11. Pure syllabaries

Japanese kana scripts are syllabaries, with each character representing a full syllable. Pure syllabaries, in which each character is entirely distinct rather than, for example, all syllables beginning with a k sound sharing a common element, are relatively rare. But for some reason they are weirdly popular among those inventing unique scripts for traditionally unwritten tongues: modern examples include Cherokee, Inuit, and some Eastern tribal languages.

10. Ge’ez

Most syllabaries are abugidas, in which characters including similar sounds tend to look similar. That term derives from the first four letters in Ge’ez, the script used by several languages in Ethiopia (compare to alpha-beta). I admit I do not know much about Ge’ez, but as the language for which is was designed is long-extinct, and as Ethiopia is an underdeveloped country with a high degree of linguistic diversity, there must inevitably be some issues with accurate phonetic rendering of modern speech.

9. Indian scripts

The many related scripts of India and Southeast Asia are abugidas, ultimately descended from the Brahmi script used to write Sanskrit. They are more intuitive than pure syllabaries, and are often tailored for individual languages (including non-Indian ones like Burmese, Khmer, and Thai), which is a plus. However, even Devanagari, the biggest hitter among them, is pretty much entirely unknown outside native speakers, and is really not made for representing other languages. Another strike against it is that, in spite of Indians’ enthusiasm for the Internet, it is apparently relatively difficult to use on computers. One minister was recently embroiled in a scandal for preferring his Hindi briefs rendered in Times New Roman.

The as-yet-undeciphered scripts of the Indus Valley Civilisation died out in the Bronze Age, and writing arrived in India for a second time via Persia (first as the Brahmi script, shown above). The distinctive horizontal line that connects Hindi writing today was a relatively recent development.

8. Arabic (& Co.)

The ascendance of the Arabic alphabet is an excellent example of how, in writing, politics trumps linguistics. As Islam spread, speakers of Indo-European, Turkic, Austronesian, Bantu, and other languages all adapted the alphabet for their use. Persians were the earliest adopters and also the most influential: because Persia was the cultural acropolis of the Islamic world, newer converts often adopted their version of the alphabet rather than Arabic directly. Urdu’s use of the Persian alphabet is arguably the main thing setting it apart from Hindi. In the past two centuries, the process has run in reverse: myriad Muslim peoples, most prominently the Turks, have ditched Arabic in favour of Latin.

Arabic is written right to left, which is somewhat unusual in a Latin-influenced world but is by no means a deficit. It also boasts spectacular calligraphy, developed by necessity to compensate for Islam’s strictures on graven images. However, it does lose points for being an abjad (again, named for its first letters), which is an alphabet that does not represent vowels, or does so only via diacritics. This makes some sense for Semitic languages’ unique grammar of consonant triples, but for other languages it is confusing, which is why Arabic is the lowest-ranking alphabet.

**Records provided**
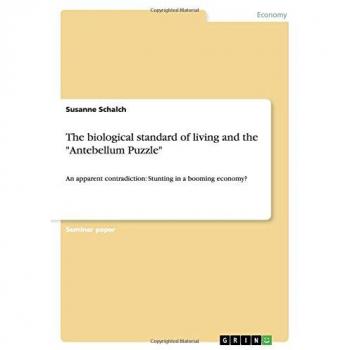 The biological standard of living and the Antebellum Puzzle: An apparent contradiction: Stunting in a booming economy?
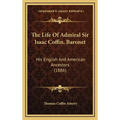 The Life Of Admiral Sir Isaac Coffin, Baronet: His English And American Ancestors (1886) - Hardcover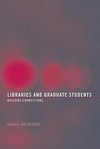 Libraries and Graduate Students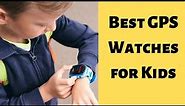 5 Best GPS Watches for Kids (2023 Reviews)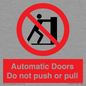 PV10071: Automatic Doors  Do not push or pull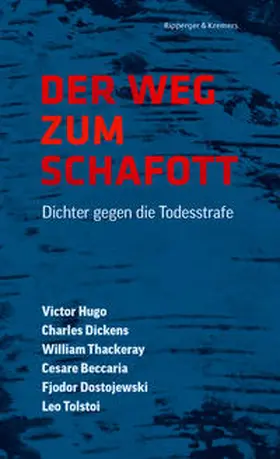 Hugo / Dickens / Thackeray |  Der Weg zum Schafott. Dichter gegen die Todesstrafe | Buch |  Sack Fachmedien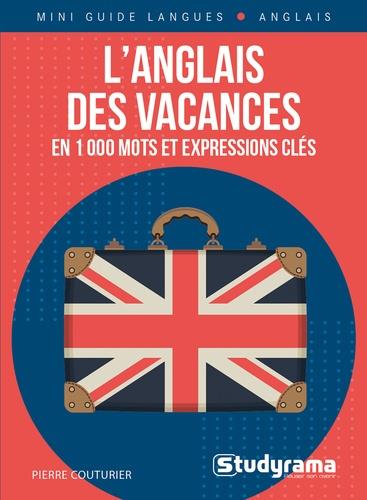 L'ANGLAIS DES VACANCES EN 1000 MOTS ET EXPRESSIONS CLES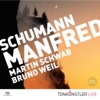 Michelle Breedt Manfred: Erste Abteilung Nr. 1 Gesang der Geister Robert Schumann - Manfred Op. 115 SACD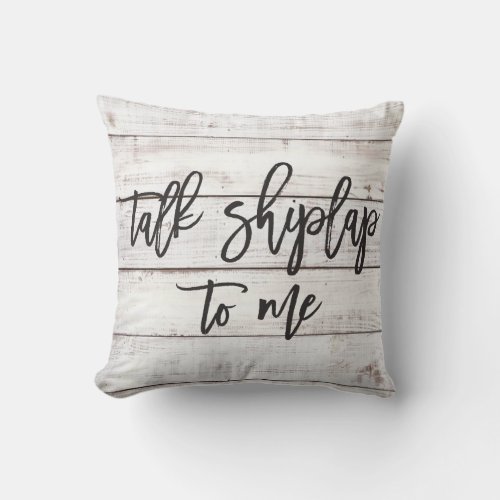 Talk Shiplap to Me Rustic Throw Pillow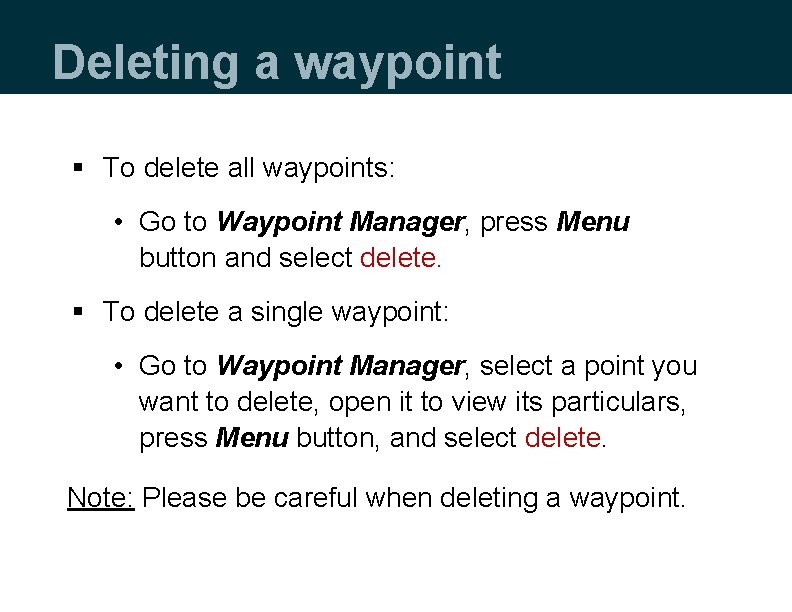 Deleting a waypoint § To delete all waypoints: • Go to Waypoint Manager, press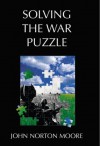 Solving The War Puzzle: Beyond The Democratic Peace - John Norton Moore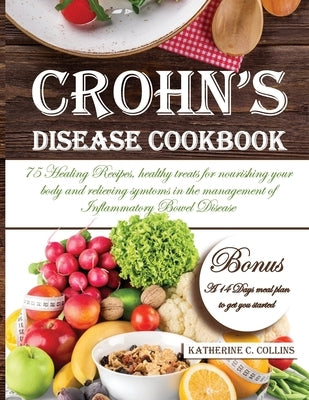 Crohn's Disease Cookbook: 75 Healing Recipes, healthy treats for nourishing your body and relieving symtoms in the management of Inflammatory Bo by Collins, Katherine C.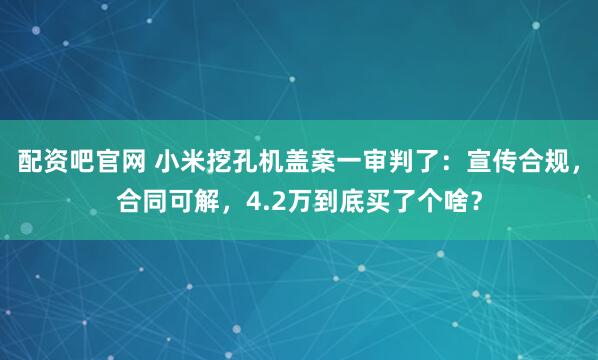 配资吧官网 小米挖孔机盖案一审判了：宣传合规，合同可解，4.2万到底买了个啥？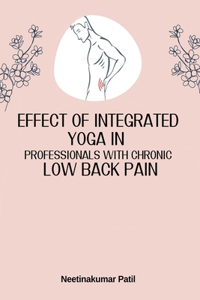 Effect Of Integrated Yoga In Professionals With Chronic Low Back Pain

**Tasks and exercises**
[A] Decide whether each statement agrees with the passage on writing systems, answering yes or no with the deciding words quoted: (i) Persians were the earliest adopters of the Arabic alphabet; (ii) the horizontal line that connects Hindi writing dates back to the Brahmi script; (iii) Arabic is the highest-ranking alphabet.
[B] Reproduce the stretch of the passage on writing systems that starts at the words "9. Indian scripts" and stops after the words "Times New Roman.".

**Answer list**
[A]
(i) Yes: "Persians were the earliest adopters and also the most influential"
(ii) No: "The distinctive horizontal line that connects Hindi writing today was a relatively recent development."
(iii) No: "which is why Arabic is the lowest-ranking alphabet"

[B]
9. Indian scripts

The many related scripts of India and Southeast Asia are abugidas, ultimately descended from the Brahmi script used to write Sanskrit. They are more intuitive than pure syllabaries, and are often tailored for individual languages (including non-Indian ones like Burmese, Khmer, and Thai), which is a plus. However, even Devanagari, the biggest hitter among them, is pretty much entirely unknown outside native speakers, and is really not made for representing other languages. Another strike against it is that, in spite of Indians’ enthusiasm for the Internet, it is apparently relatively difficult to use on computers. One minister was recently embroiled in a scandal for preferring his Hindi briefs rendered in Times New Roman.